• [AIM OF THE TASK] Summarize the dry-bilge forum thread in three sentences.

• [EXTRACT TO READ]
A Dry Bilge - Finally!

Post by Windseeker »

I’ve been fighting for a dry bilge for almost 10 years now. I thought my keel bolts were leaking or it coming through a hatch or something because I could not find any plumbing leaks. This year I disconnected the bilge drain line, removed the check valve and vacuumed out the bilge. Guess what? A dry bilge - finally - even after some heavy rains. I figured the water must have been seeping back through the check valve. I looked at putting some rubber washers in the valve, but it would not seat properly. THE FIX: Plumbers Silicone. I smeared it all around in the inside seat and flapper. Put it all back together and Voila! It worked. I finally have a dry bilge!

Well, that was until a Hot Water crimp connection came un-glued.
s/v: Wind Seeker
Hull #75
Chester River - Chesapeake Bay
Pgtjs
Posts: 80
Joined: Tue Feb 07, 2006 2:13 am
Location: Blaine WA

Re: A Dry Bilge - Finally!

Post by Pgtjs »

Hi there, I have tried your solution and so far it seems to work in that I have a dry bilge - but it has not rained lately. Did you check where the cables enter from the mast. I have not lifted the mast and am not sure what appertures exist from the seat into the superstructure. Where else did you check for water entry? I seem to recall someone mentioned a psssible entry from the anchor locker but I could not see one. I also know that when I burp the Dripless Cutless bearing and when I clean out the raw water filter some water may get down to the bilge.

One other issue. I think two of my keelbolts are leaking very slightly - there is some rust around them whereas all the others are dry and clean. I think Catalina must have coated the bolts at the factory as there is a plastic type "painted" seat which covers a small amount of the bolt except on the two with the little bit of rust.

Any ideas or comments. I dont have the big spanner to torque up the bolts - does anyone know what the setting is? I will have to rent one from somewhere.

Cheers, Geoff. C 350 -392, Taeko !V, Blaine, Washington
Geoff.S., Semiahmoo, WA.
Windseeker
Posts: 41
Joined: Thu Jun 04, 2009 10:16 pm
Location: Queenstown, MD

Re: A Dry Bilge - Finally!

Post by Windseeker »

Yes, I wet vacuumed the basin under the bathroom sink. It stayed dry.

I only had a dry bilge for two weeks before the kitchen Hot Water crimp connection popped off. I pushed it back on and threw a hose clamp around it. That worked, but had a slow leak. That was another irritation turning on and off the HW from the manifold just to wash dishes. This past weekend, I rigged up a 1/2 to 1/8 in connection to fix this. Brass fittings were the only thing I could get my hands on. I see plastic and stainless, but not a lot of brass on the boat. Is that because brass does not hold up well? It's inside and under the sink.

• [INFORMATION PROVIDED]

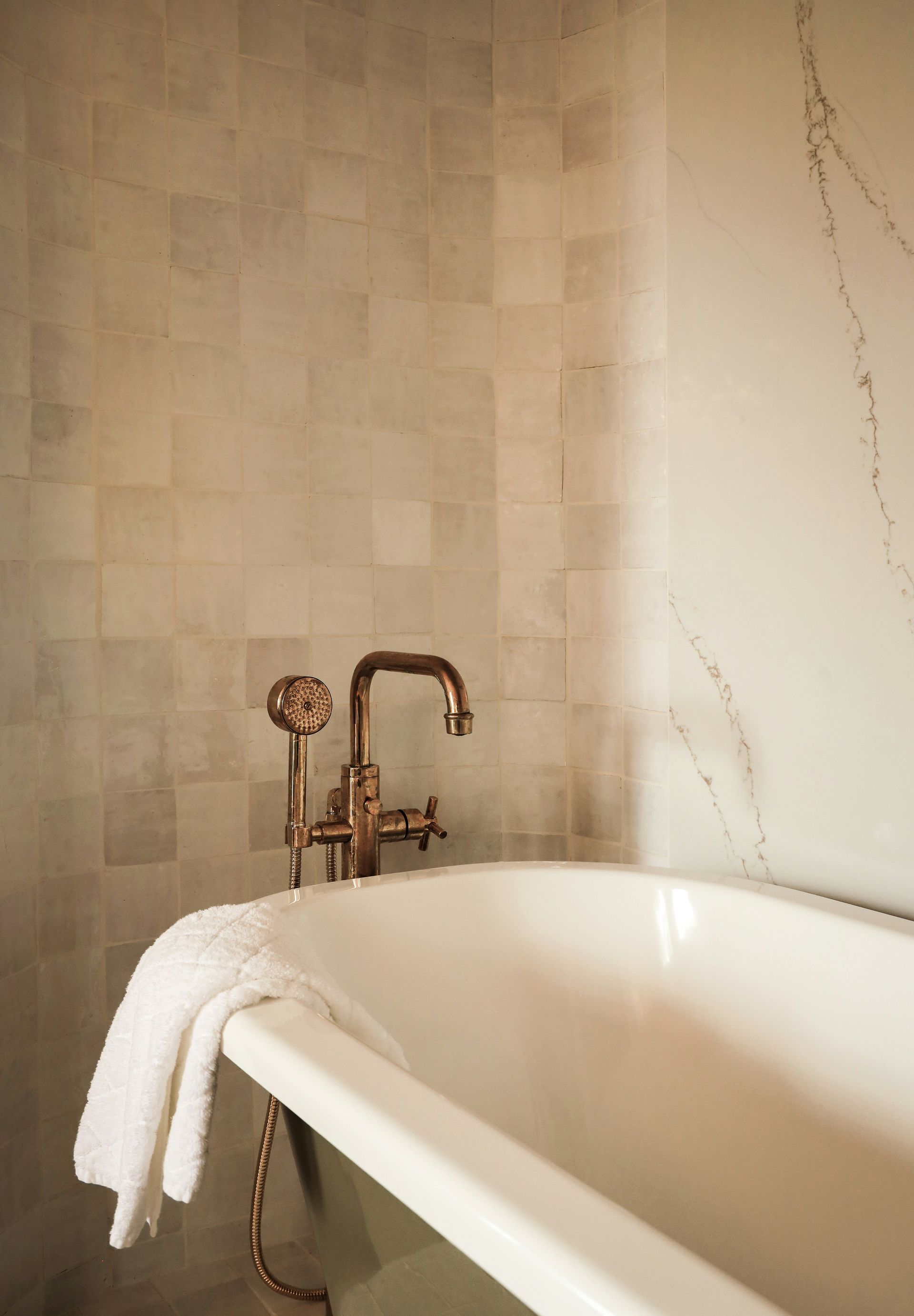 Copper faucet and white bathtub in a bathroom, white towel, light gray tiled walls.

• [FINAL ANSWER] After almost ten years of trying to dry out a bilge, Windseeker concluded that water was seeping back through the bilge drain's check valve and fixed it by smearing plumbers silicone on the valve's seat and flapper, but the bilge stayed dry only two weeks before a hot water crimp connection under the kitchen sink came off. Geoff, posting as Pgtjs, tried the same fix and has had a dry bilge so far, though it had not rained lately. Geoff asked where else water might enter, mentioned two slightly rusty keel bolts that may be leaking, and asked for their torque setting, while Windseeker reported that the basin under the bathroom sink stayed dry, said the hot water line was repaired with brass fittings, and asked whether brass holds up well on a boat.